Fighting in hockey isn’t cheating.
“They’ll learn that if someone else is better than them at something then violence is perfectly acceptable.”
Perhaps they’ll learn that they need to work hard for what they want. It has nothing to do with who is better it has to do with intimidation and its part of the game.
Do you think there isn’t intimidation in the NBA, NFL or MLB?
“But I do see highlights at my gym in the morning and it seems they’re always showing fights. Some guys in the locker room were talking about a Devils game they went to last week where the fights broke out during the warmups.”
Networks like ESPN ignore hockey, but show clips of the fights because that’s what they think people want to see. I saw a poll last year that asked two groups of people (regular hockey viewers and those who rarely see a game) how often fighting occurs. The group that rarely saw games believed that fighting happened four times as often as it actually did! Their perception was skewed by highlights and hearsay.

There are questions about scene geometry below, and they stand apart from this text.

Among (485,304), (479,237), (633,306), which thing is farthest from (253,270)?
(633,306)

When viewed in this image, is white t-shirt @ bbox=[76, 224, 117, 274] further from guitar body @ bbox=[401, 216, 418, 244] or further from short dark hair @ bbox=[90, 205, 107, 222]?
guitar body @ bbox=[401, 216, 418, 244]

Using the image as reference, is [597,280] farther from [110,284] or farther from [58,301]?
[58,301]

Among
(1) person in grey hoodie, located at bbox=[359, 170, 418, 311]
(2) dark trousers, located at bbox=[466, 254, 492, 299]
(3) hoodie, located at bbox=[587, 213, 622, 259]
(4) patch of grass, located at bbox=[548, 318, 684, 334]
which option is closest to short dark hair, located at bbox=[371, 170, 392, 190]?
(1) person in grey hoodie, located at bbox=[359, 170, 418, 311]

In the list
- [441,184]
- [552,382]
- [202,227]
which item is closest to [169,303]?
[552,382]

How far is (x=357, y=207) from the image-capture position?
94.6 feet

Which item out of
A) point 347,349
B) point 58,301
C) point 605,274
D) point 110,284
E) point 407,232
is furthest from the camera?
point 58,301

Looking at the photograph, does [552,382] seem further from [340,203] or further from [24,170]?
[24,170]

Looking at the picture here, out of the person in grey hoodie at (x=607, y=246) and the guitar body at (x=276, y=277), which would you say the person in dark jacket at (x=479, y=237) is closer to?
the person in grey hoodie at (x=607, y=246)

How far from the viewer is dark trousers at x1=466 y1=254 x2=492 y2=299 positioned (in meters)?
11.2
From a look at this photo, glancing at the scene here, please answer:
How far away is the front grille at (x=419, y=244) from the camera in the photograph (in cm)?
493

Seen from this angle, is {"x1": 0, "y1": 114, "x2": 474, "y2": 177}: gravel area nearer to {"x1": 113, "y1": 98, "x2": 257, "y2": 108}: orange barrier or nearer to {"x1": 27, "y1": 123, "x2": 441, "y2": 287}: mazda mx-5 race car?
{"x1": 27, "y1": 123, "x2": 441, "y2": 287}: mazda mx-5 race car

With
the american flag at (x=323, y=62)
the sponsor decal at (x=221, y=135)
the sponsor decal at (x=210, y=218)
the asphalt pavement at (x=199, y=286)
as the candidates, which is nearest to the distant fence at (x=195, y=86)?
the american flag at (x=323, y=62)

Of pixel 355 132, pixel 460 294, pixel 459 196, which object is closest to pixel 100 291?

Yes, but the other great tradition of professional hockey--throwing yourself to the ice and flopping around like a fish in an attempt to draw a penalty--is.
This was written by a guy with the honest to God first name of Jonathan. Enough said.
I’d say the real problem with North American hockey is all the slots reserved for slow, unathletic Canadians who “earned” it by coming up through the Jr Hockey ranks.
Open the game up, speed the game up, and get rid of the no talent hacks...
Two of the most physically demanding sports out there, too.
What a nancy-boy!
What do you do when somebody cross-checks your frilly ass?
Hit them with your purse?
(Comment directed at author, not poster)
LMAO @ the guy typing that from his keyboard.
Tell that to Kurtis Foster.
And in his heyday, Peter Forsberg was one of the dirtiest players I ever saw.
“LMAO @ the guy typing that from his keyboard.”
LMAO @ the guy who is behind a keyboard inferring the guy commenting on hockey from behind a keyboard is somehow not manly because of that said keyboard.
You raise an interesting point. I'd say at the current size of the NHL, it's inevitable that you're going to have Jr. Hockey as the biggest source of your 'talent' (or non-talent, as the case may be). Get rid of a third of the league's teams, shorten the season to about 60 games (which increases the value of each game), and expand the playing surface (to put a premium on skating). Those would be my presciptions. But none of it will happen, since it would cost revenue initially.
Aside from the fact that that has to be the longest run on sentence on the books, do you have a point to make?
The "removing an opponents spleen with their hockey sticks" comment has a ring of truth to it. Take out the fighting altogether, and I think you will see more stick work as players use whatever is at their disposal to try to gain an advantage. It's an aggressive game, and if guys feel the need to drop the gloves and get it out of their systems, so be it.
If I want to watch a bunch of players pussy-footing around a large playing surface, I'll find a soccer game.
Yeah, people in glass houses shouldn’t throw stones.